Le commentaire explique calmement la trajectoire de Sabine et les aberrations d'un système de santé en manque de moyens. La dénonciation passe par là, très simplement, mais aussi et surtout par la confrontation régulière de deux sources d'images : celles tournées dans le foyer charentais et celles d'avant l'internement, lorsque tout allait bien. Ces petits films familiaux où la jeune femme apparaît avec son dynamisme, ses cheveux longs et trente kilos de moins, le montage les insère très adroitement, créant d'entrée un choc puis développant un fort sentiment de nostalgie d'un bonheur perdu. Si Sabine est évidemment au centre du documentaire, le fait que ce soit Sandrine Bonnaire qui en soit l'auteur et qu'elle soit si fortement là, derrière sa petite caméra, donne encore au film une autre dimension. Les apostrophes incessantes et parfois fatigantes (ce sont toujours les mêmes questions) de Sabine envers sa soeur qui filme ont l'effet d'impliquer un peu plus, si il est possible, cette dernière. Sa position ne donne jamais l'impression de voir la star en voyage au pays du réel. Il est vrai que l'actrice a toujours été l'une des rares à refuser les compromis vers lesquels peut l'entraîner son statut et à laisser deviner que chez elle, bien que farouchement séparées, l'image publique ne contredisait pas l'image privée.

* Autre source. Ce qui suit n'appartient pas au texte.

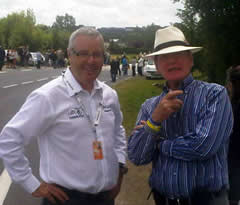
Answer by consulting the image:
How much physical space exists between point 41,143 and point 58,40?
65.0m

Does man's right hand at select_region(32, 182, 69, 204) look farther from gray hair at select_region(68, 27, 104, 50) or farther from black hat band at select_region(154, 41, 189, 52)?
black hat band at select_region(154, 41, 189, 52)

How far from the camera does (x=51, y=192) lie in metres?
2.10

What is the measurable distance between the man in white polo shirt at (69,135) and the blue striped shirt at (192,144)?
284 millimetres

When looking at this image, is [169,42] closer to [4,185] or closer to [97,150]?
[97,150]

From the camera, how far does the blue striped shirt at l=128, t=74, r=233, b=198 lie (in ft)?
6.18

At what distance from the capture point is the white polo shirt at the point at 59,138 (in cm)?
204

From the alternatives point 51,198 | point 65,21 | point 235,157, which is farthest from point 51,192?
point 65,21

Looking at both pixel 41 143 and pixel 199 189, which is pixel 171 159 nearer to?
pixel 199 189

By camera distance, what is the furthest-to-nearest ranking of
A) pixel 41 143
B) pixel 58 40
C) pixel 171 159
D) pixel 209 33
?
1. pixel 58 40
2. pixel 209 33
3. pixel 41 143
4. pixel 171 159

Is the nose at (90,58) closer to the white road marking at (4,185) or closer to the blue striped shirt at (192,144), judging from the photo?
the blue striped shirt at (192,144)

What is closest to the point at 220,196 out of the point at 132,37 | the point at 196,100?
the point at 196,100

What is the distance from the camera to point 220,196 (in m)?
1.97

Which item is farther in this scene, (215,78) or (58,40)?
(58,40)

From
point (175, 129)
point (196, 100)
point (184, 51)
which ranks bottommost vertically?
point (175, 129)
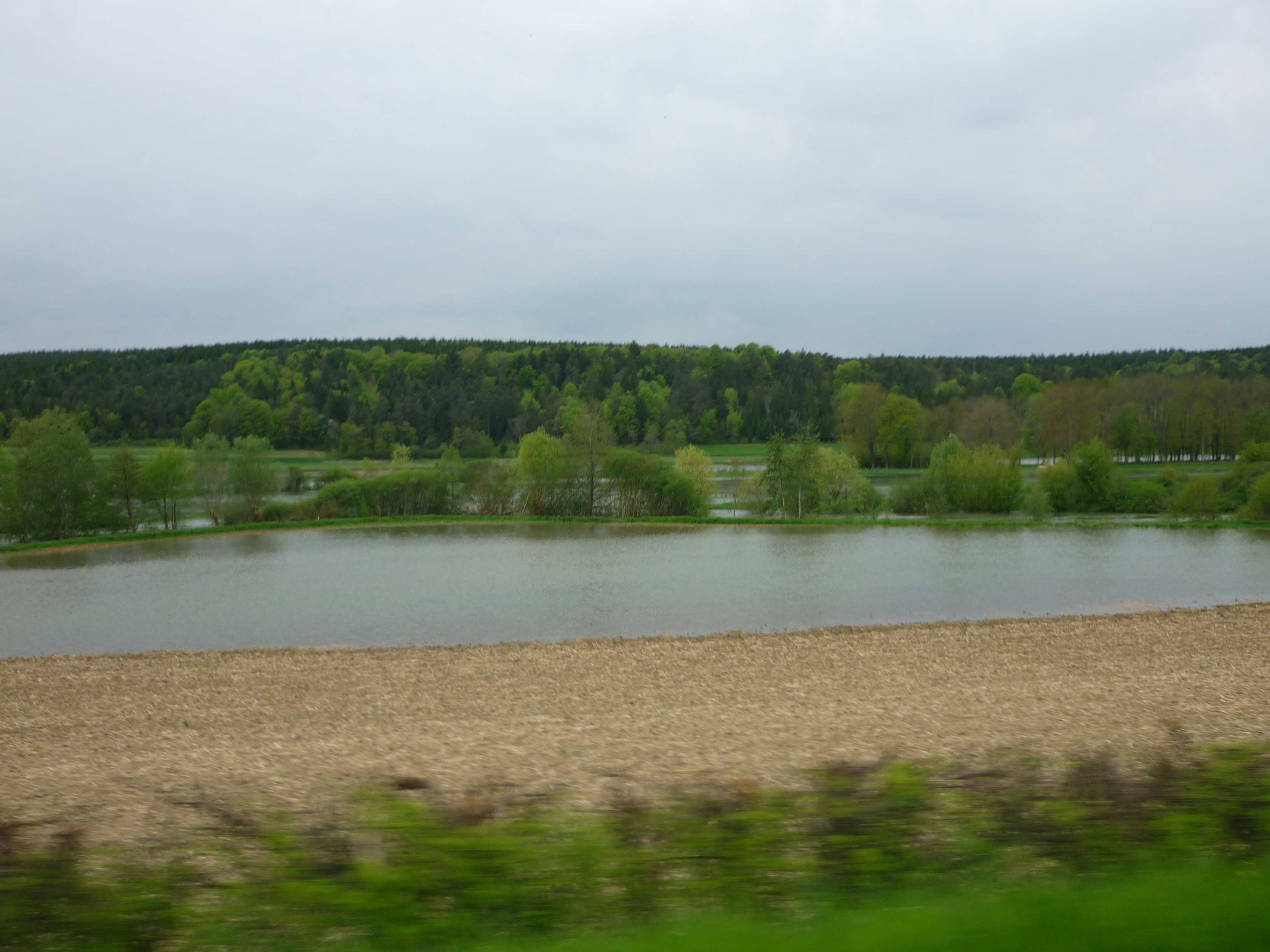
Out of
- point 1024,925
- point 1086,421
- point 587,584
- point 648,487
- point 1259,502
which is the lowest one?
point 587,584

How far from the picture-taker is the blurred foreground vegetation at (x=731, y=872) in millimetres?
3166

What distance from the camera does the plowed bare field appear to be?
24.2 feet

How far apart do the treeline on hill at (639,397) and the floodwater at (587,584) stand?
22466 mm

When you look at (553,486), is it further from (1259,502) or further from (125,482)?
(1259,502)

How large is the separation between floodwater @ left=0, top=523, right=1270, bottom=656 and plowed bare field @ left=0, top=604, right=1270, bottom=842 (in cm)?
236

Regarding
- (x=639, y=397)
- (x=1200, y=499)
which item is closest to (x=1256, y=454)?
(x=1200, y=499)

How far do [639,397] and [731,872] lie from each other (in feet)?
334

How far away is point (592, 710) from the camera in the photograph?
45.0 feet

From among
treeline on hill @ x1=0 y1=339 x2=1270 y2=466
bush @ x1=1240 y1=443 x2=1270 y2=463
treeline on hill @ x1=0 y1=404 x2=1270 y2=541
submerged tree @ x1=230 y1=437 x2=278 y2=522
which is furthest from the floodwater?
treeline on hill @ x1=0 y1=339 x2=1270 y2=466

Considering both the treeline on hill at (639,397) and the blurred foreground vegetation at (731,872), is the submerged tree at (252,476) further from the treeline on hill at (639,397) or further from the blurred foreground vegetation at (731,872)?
the blurred foreground vegetation at (731,872)

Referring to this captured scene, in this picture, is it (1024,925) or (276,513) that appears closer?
(1024,925)

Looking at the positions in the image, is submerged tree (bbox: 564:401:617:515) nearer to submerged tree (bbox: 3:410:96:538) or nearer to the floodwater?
the floodwater

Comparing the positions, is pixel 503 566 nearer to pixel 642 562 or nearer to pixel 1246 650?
pixel 642 562

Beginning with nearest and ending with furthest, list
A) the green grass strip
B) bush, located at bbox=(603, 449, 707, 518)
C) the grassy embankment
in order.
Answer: the green grass strip → the grassy embankment → bush, located at bbox=(603, 449, 707, 518)
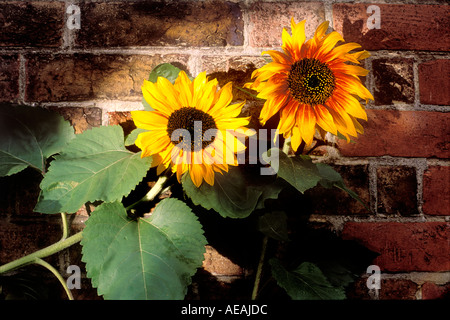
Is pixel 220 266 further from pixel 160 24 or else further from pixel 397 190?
pixel 160 24

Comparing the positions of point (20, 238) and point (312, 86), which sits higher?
point (312, 86)

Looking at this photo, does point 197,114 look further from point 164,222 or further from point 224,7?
point 224,7

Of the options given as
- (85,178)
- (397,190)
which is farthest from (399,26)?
(85,178)

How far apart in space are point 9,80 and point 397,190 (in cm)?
78

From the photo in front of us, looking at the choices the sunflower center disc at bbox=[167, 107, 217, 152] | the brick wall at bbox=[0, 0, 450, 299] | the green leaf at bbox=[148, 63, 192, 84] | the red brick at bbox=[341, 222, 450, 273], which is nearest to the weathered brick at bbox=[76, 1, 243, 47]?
the brick wall at bbox=[0, 0, 450, 299]

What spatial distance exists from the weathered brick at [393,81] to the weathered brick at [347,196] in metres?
0.14

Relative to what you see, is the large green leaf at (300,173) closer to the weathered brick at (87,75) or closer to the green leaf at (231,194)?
the green leaf at (231,194)

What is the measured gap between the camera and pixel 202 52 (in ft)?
2.14

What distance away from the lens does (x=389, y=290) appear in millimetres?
667

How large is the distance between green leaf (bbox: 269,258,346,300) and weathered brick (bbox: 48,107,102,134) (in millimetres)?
418

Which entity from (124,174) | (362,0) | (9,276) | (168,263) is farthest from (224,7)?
(9,276)

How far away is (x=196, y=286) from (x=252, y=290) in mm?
109

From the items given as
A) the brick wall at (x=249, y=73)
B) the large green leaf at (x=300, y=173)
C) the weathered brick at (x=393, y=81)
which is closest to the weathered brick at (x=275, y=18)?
the brick wall at (x=249, y=73)

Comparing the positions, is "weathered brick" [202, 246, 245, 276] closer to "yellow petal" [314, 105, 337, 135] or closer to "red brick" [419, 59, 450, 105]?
"yellow petal" [314, 105, 337, 135]
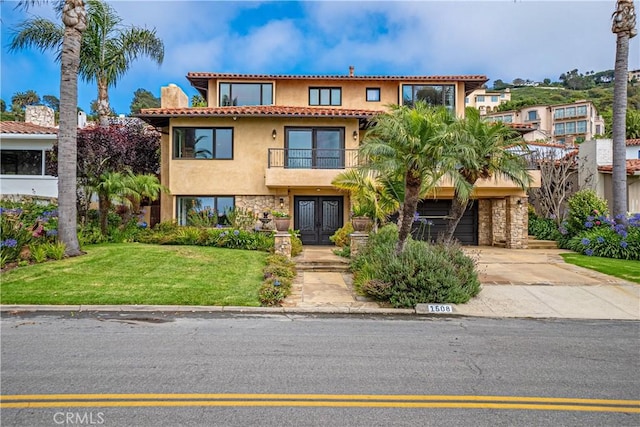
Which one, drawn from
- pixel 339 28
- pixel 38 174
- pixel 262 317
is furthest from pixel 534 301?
pixel 38 174

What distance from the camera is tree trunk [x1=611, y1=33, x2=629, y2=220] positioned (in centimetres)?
1719

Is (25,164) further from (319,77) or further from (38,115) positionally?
(319,77)

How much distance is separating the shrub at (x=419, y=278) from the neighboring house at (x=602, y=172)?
14.4m

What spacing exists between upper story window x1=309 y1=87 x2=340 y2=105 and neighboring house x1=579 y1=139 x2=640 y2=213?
12.8 m

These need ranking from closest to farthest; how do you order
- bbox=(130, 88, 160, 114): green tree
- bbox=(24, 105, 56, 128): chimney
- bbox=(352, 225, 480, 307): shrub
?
1. bbox=(352, 225, 480, 307): shrub
2. bbox=(24, 105, 56, 128): chimney
3. bbox=(130, 88, 160, 114): green tree

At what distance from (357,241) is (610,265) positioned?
26.9 feet

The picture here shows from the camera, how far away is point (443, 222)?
21.5 m

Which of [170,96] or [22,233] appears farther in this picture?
[170,96]

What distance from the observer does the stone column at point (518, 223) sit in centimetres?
1978

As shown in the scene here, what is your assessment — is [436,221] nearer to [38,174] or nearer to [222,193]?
[222,193]

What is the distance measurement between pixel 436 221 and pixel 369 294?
1224cm

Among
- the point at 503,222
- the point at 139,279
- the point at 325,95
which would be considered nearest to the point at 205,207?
the point at 139,279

Ceux qui souhaitent s'informer sur les dures réalités de la prise en charge des personnes handicapées peuvent aller voir ce film. Ceux qui craignent n'y trouver qu'un message humaniste délivré par une vedette peuvent y aller aussi; ils y découvriront une belle réflexion sur la manière de traiter de la façon la plus juste possible un sujet intime et à fort potentiel émotionnel.
Commentaires
Une belle réussite ce documentaire... En dehors des informations et de la communication faite sur son "sujet", il y a deux grands moments de cinéma: le premier lors de l'interview du jeune autiste-epilleptique où Sabine surgit soudainement à l'arrière plan et ou sa soeur choisit de n'absolument pas varier le cadre. Puis lorsque Sabine elle même visionne les homes movies présentés aux spectateurs en alternance précedemment... On se demande si ce ne sera pas limite et c'est bouleversant.
Oui, dans les deux cas, le fait que cela passe si bien en évitant le chantage aux sentiments, cela tient certainement à cette fermeté du cadrage et à la longueur des plans. On sent vraiment que S. Bonnaire s'est posée mille questions sur "Comment filmer juste, comment être à la bonne distance, comment faire passer l'émotion...". Méfiant au départ, j'ai été étonné par la maîtrise de l'ensemble.